第十六条地理的表示を含めた商標は、その商品が同表示に示された地域によるものではなく公衆を誤認させる場合、その登録とその使用を禁止する。但し、既に善意によって登録したものは存続する。
前項にいう地理的表示とは、商品がその地域に由来することを示し、同商品の特定の品質、信用又はその他の特徴が、主に同地域の自然的要素及び人文的要素によって形成されたものの表示をいう。
第十七条外国人又は外国企業が中国に商標登録を出願する場合、その所属国が中華人民共和国と締結した取決め、又は相互に加盟する国際条約、或いは相互主義の原則によって手続きを行うものとする。
第十八条外国人又は外国企業が中国で商標登録を出願し又はその他の商標関連事項を申請する場合、国が認可した商標代理資格を有する代理組織に委託しなければならない。
第二章商標登録の出願
第十九条商標登録を出願するときは、定められた商品分類表に基づき商標を使用する商品類及び商品名を明記しなければならない。
第二十条商標登録出願人は異なる区分の商品について同一の商標を出願する場合には、商品区分表に従い出願をしなければならない。

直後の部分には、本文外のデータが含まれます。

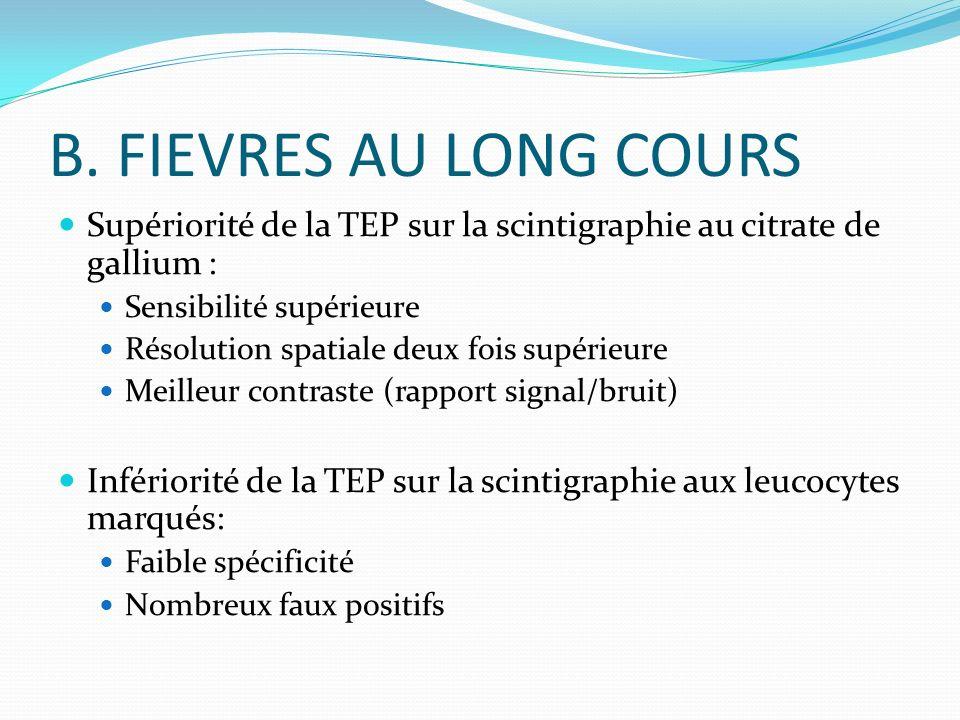 B. FIEVRES AU LONG COURS Supériorité de la TEP sur la scintigraphie au citrate de gallium : Sensibilité supérieure.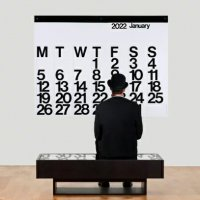 <img class='new_mark_img1' src='https://img.shop-pro.jp/img/new/icons57.gif' style='border:none;display:inline;margin:0px;padding:0px;width:auto;' />2020 Stendig Calendar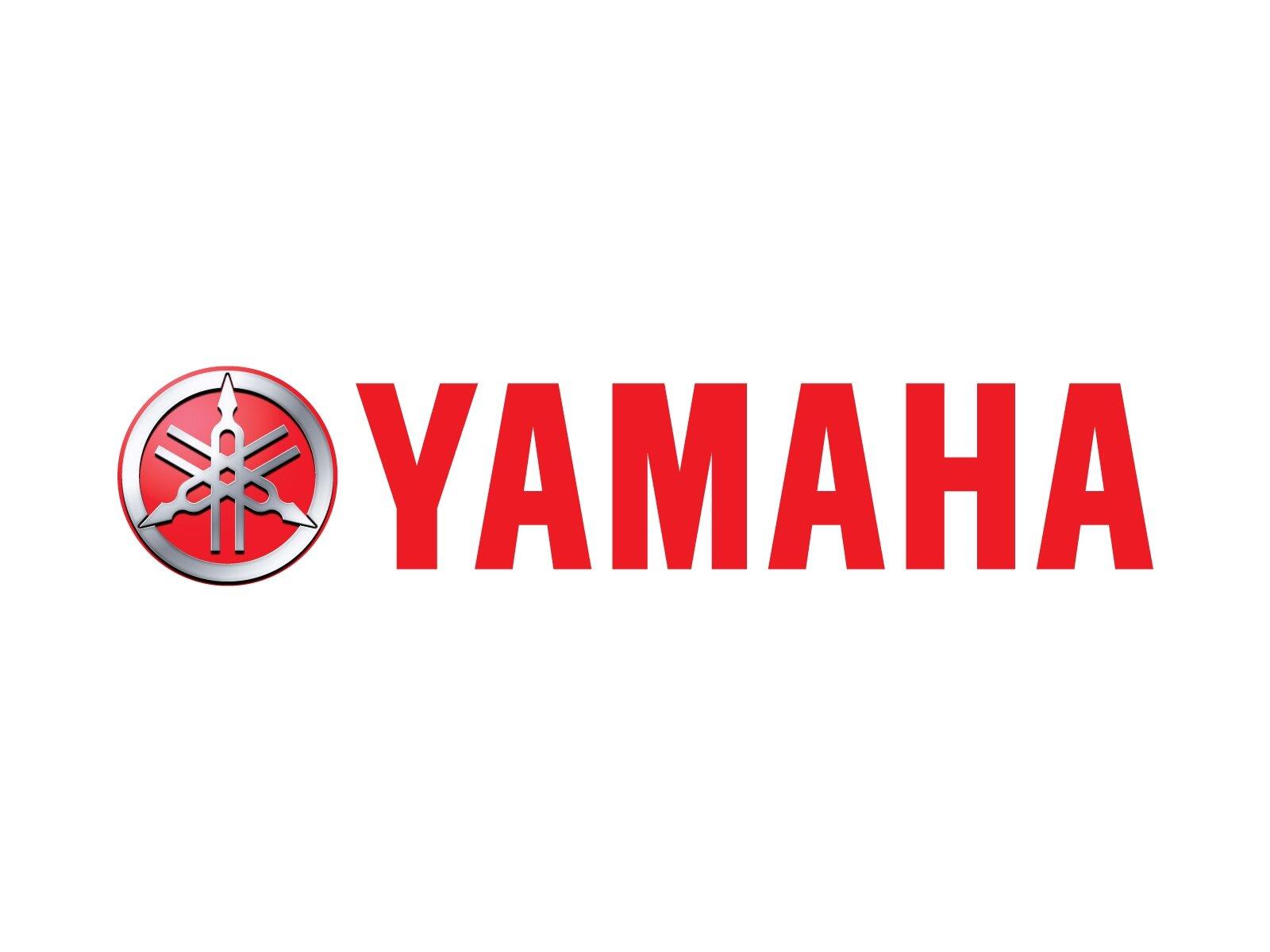 Bảng giá xe máy Yamaha tháng 12/2014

第二十一条登録商標を同一区分のその他の商品に使用する必要がある場合には、別に登録出願しなければならない。
第二十二条登録商標がその標章を変更する必要がある場合には、新規に登録出願をしなければならない。
第二十三条、登録商標が登録者の名義、住所又はその他の登録事項を変更する必要がある場合には、変更出願をしなければならない。
第二十四条、商標登録出願人は、その商標を外国で初めて登録出願をした日から 6ヶ月以内に中国で同一商品について同一の商標登録出願をする場合には、当該国と中国が締結した取決め又は共同で加盟している国際条約、若しくは相互に承認する優先権の原則に従って、優先権を享受することができる。
前項の規定により優先権を主張する場合には、商標登録を出願するときに書面で主張し、かつ 3ヶ月以内に最初の出願にかかる商標登録出願の願書の副本を提出しなければならない。書面による主張がなく又は期間内に商標登録出願の副本を提出しない場合には?その優先権を主張しないものとみなす。
第二十五条、その商標が中国政府の主催又は承認した国際展示会に出展した商品に最初に使用された場合であって、かつ同商品が出展された日から 6ヶ月以内である場合には、同商標出願人は優先権を享受することができる。
前項規定により、優先権を主張して商標登録を出願するときは、商標登録の願書を提出するときに書面により主張し、かつ3ヶ月以内にその商品が出展された展示会の名称、出展された商品に同商標を使用した証拠、出展期日などの証明書類を提出しなければならない。書面による主張を提出しないか又は期間を満了しても証明書類を提出しない場合には、優先権を主張しないもとみなす。
第二十六条、商標登録出願のために申請する事項と提出した資料は、真実、正確、完全でなければならない。
第三章商標登録の審査及び認可
第二十七条登録出願にかかる商標が、この法律の関係規定を満たすときは、商標局は初歩審定の決定を行い公告する。
第二十八条登録出願にかかる商標が、この法律の関係規定を満たさない、又は他人の同一の商品又は類似の商品について既に登録され又は初歩審定を受けた商標と同一又は類似するときは、商標局は出願を拒絶し公告しない。
第二十九条 2人又は 2人以上の商標登録出願人が、同一の商品又は類似の商品について、同一又は類似の商標登録出願をしたときは、先に出願された商標について初歩審定をし公告する。同日の出願については、先に使用された商標について初歩審定し公告し、他方の出願は拒絶する。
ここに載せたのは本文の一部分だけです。